SELECTED EXTRACT ::
* * * * * * * * *

What does HackerNews think of hnswlib?

Header-only C++/python library for fast approximate nearest neighbors

Language: C++

hnswlib (https://github.com/nmslib/hnswlib) is a strong alternative to faiss that I have enjoyed using for multiple projects. It is simple and has great performance on CPU.

After working through several projects that utilized local hnswlib and different databases for text and vector persistence, I integrated hnswlib with sqlite to create an embedded vector search engine that can easily scale up to millions of embeddings. For self-hosted situations of under 10M embeddings and less than insane throughput I think this combo is hard to beat.

https://github.com/jiggy-ai/hnsqlite

https://github.com/nmslib/hnswlib

Used it to index 40M text snippets in the legal domain. Allows incremental adding.

I love how it just works. You know, doesn’t ANNOY me or makes a FAISS. ;-)

hnswlib is in cpp and has python bindings (you should be able to make your own for other languages). Faiss, Annoy (by Spotify) should also provide similar functionality.

* * * * * * * * *

WORK TO DO ::
- A) In the hnswlib thread, what reasons does one poster give for calling hnswlib a strong alternative to faiss?
- B) Write the next post in the hnswlib thread, following on from its last reply.
The rows that come next are drawn from a separate source.

* * * * * * * * *

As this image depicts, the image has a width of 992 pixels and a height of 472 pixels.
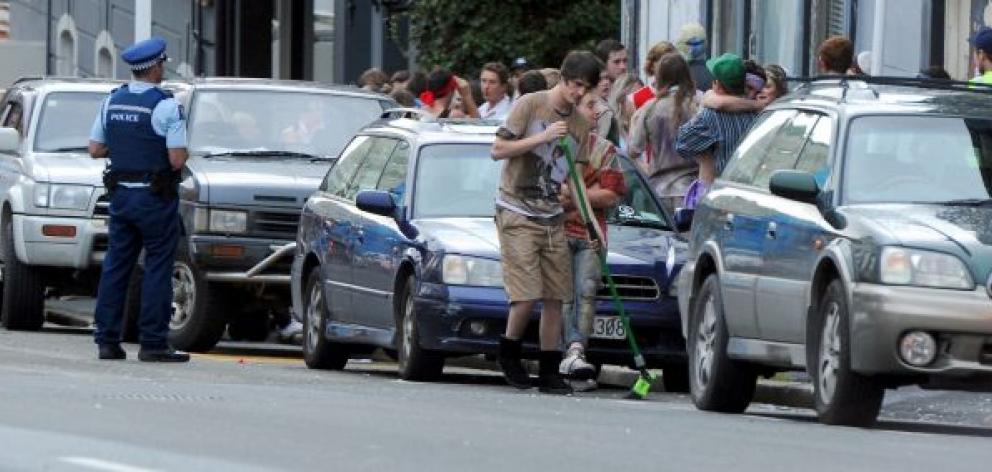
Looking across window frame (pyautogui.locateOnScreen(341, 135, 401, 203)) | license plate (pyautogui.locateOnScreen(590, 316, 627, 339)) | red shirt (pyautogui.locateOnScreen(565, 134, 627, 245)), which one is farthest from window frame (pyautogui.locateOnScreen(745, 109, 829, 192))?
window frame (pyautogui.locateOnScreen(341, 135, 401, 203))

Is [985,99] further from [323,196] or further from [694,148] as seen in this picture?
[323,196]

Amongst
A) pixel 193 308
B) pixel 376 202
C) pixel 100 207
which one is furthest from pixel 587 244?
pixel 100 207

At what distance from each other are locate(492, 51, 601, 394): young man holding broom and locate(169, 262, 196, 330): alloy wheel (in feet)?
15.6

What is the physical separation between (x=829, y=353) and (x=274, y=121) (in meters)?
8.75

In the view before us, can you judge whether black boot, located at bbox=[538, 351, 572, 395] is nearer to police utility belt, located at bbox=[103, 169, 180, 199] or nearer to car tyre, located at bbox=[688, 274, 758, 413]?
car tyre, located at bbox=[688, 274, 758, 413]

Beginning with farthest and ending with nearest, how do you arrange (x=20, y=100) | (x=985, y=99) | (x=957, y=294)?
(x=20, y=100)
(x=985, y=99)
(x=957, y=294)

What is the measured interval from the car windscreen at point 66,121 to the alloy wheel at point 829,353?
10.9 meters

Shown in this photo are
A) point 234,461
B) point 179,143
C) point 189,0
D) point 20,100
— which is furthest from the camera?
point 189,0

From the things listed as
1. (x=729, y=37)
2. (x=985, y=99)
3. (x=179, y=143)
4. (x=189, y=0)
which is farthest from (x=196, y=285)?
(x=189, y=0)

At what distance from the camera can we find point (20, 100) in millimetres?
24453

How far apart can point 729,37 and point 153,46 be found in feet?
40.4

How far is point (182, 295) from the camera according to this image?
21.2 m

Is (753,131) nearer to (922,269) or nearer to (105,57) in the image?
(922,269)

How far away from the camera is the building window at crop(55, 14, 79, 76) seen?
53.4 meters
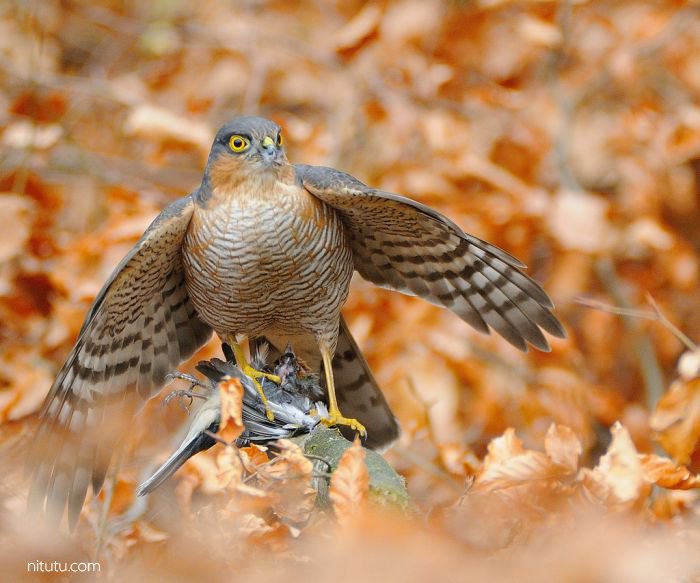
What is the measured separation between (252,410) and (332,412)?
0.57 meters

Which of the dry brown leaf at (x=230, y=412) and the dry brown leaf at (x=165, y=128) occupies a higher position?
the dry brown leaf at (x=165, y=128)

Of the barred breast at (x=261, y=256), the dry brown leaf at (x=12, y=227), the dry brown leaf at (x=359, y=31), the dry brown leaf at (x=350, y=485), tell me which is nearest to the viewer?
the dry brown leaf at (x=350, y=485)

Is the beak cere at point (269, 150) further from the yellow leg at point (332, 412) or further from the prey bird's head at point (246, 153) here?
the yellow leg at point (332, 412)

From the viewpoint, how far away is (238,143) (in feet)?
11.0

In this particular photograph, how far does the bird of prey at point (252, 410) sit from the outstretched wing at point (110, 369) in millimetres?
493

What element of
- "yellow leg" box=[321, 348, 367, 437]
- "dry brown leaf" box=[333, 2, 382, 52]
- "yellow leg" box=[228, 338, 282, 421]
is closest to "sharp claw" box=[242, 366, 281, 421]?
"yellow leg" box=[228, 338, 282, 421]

* * * * * * * * *

EXERCISE RESULTS ::
- A) The poster says hnswlib is simple and performs very well on CPU. They also say they have enjoyed using it for several projects.

- B)
https://github.com/nmslib/hnswlib

hnswlib[1] allows for incremental updates. And I believe in terms of accuracy it stacks up fairly well against alternatives like FAISS or ScaNN.

[1]: https://github.com/nmslib/hnswlib/

There's also hnswlib[1], which has supposedly lower memory requirements and allows for adding new vectors to an existing index.

[1]: https://github.com/nmslib/hnswlib/

great post and my favorite CS topic, LSH is particularly relevant to machine learning because of its use in indexing of embeddings, which are now omnipresent in ML (from word2vec to transformers to image and graph embeddings etc, etc.)

it is now supported in ElasticSearch KNN index (they use HNSWLIB but you can call it a descendant of original LSH in a way)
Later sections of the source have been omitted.